▶ [What is expected] In the article below about the ReWalk exoskeleton, rewrite the paragraph beginning "The device features a wearable metal brace" as a short bulleted list of the device's parts.

▶ [Selected passage]
Argo Medical Technologies has received marketing approval from the US Food and Drug Administration (FDA) for its first motorised device called ReWalk, intended to act as an exoskeleton for people with lower body paralysis (paraplegia) due to a spinal cord injury.
Worn over the legs and part of the upper body, the device helps an individual sit, stand and walk with a little motorised help.
In the US, there are approximately 200,000 people with a spinal cord injury, with many having complete or partial paraplegia, according to the US Centers for Disease Control and Prevention.
FDA Center for Devices and Radiological Health's Office of Device Evaluation director Christy Foreman said: "Along with physical therapy, training and assistance from a caregiver, these individuals may be able to use these devices to walk again in their homes and in their communities."
The device features a wearable metal brace that supports the legs and part of the upper body. In addition, it comprises motors that supply movement at the hips, knees and ankles, a tilt sensor, and backpack that includes computer-based control system.
ReWalk is controlled using a wireless remote control worn on the wrist, while crutches provide the user with additional stability when walking, standing and rising up from a chair.
The device is intended for people with paraplegia due to spinal cord injuries at levels T7 (seventh thoracic vertebra) to L5 when accompanied by a specially trained caregiver, as well as for people with spinal cord injuries at levels T4 to T6 where the device is limited to use in rehabilitation institutions.
The FDA said that the device is not intended for sports or climbing stairs.
Before being trained to use ReWalk, patients should be able to stand using an assistive standing device, and their hands and shoulders should be able to support crutches or a walker.
Patients with a history of severe neurological injuries other than spinal cord injury, or have severe spasticity, significant contractures, unstable spine, unhealed limb fractures or pelvic fractures are suggested not to use the device.
In order to evaluate safety and effectiveness of ReWalk, the FDA reviewed testing performed to assess the device's durability, hardware, software and battery systems, and other safety systems that help reduce risk of injury if the device loses balance or power.
The FDA is requiring Argo to complete a post-market clinical study that will include a registry to collect data on adverse events related to the use of the ReWalk device and prospectively and systematically assess the adequacy of its training programme.

▶ [Dataset content]
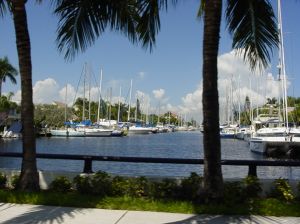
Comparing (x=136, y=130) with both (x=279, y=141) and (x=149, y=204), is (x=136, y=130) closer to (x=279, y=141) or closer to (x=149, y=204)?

▶ [Your response]
- A wearable metal brace that supports the legs and part of the upper body
- Motors that supply movement at the hips, knees and ankles
- A tilt sensor
- A backpack that includes a computer-based control system